Comenzando a reaccionar, John la abrazó temblando de emoción. No le importaba tener un heredero ni qué sucediera con Hertwood Manor a su muerte, pero la idea de tener un hijo con Anna, una pequeña personita que se pareciera a ella, que heredara la valentía y la honestidad de su madre, le llenaba de humildad y agradecimiento. Tal vez fuera una niña, con el oscuro cabello de su madre y su sobria belleza. Daba igual lo que fuera, en realidad, porque le iba a proteger y querer con toda su alma.

Besó los párpados de Anna, que continuaba riendo, besó su nariz y su barbilla, besó sus manos mientras ella le contemplaba radiante, orgullosa. Feliz.

—Es como un regalo, Anna, un regalo que ni siquiera creo merecer, y te juro que dedicaré toda mi vida a daros a ambos todo el amor que se puede recibir.
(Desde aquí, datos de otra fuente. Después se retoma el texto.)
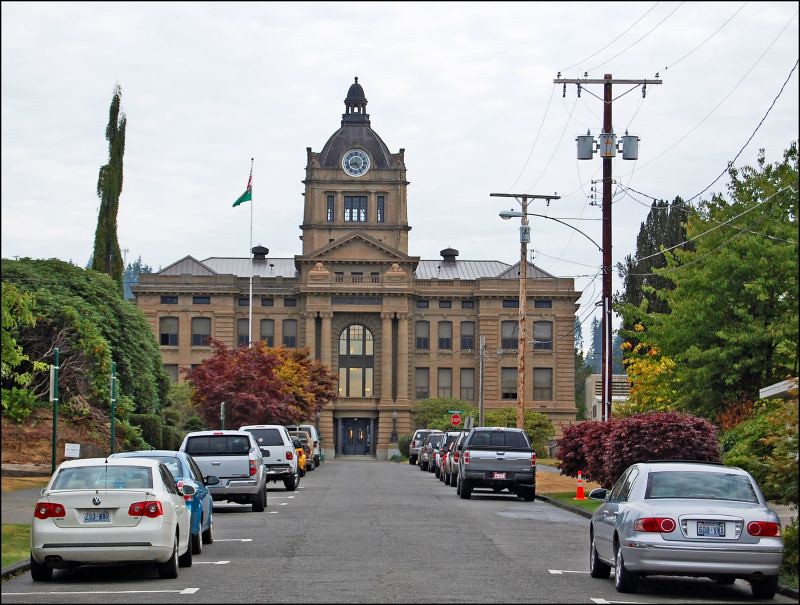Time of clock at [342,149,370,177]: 8:24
Siguió abrazándola como si temiera despertar de un sueño. Anna se maravilló de la dicha que podía llegar a sentir.

—O como otro milagro —dijo riendo cuando por fin él la soltó.

—¿Otro? —John hizo que ella se volviera y se reclinara para colocar la cabeza en su regazo con ternura—. Querrás decir uno.

Anna rio por lo bajo, sintiéndose locamente feliz mientras se apoyaba en él. Había dicho exactamente lo que quería decir.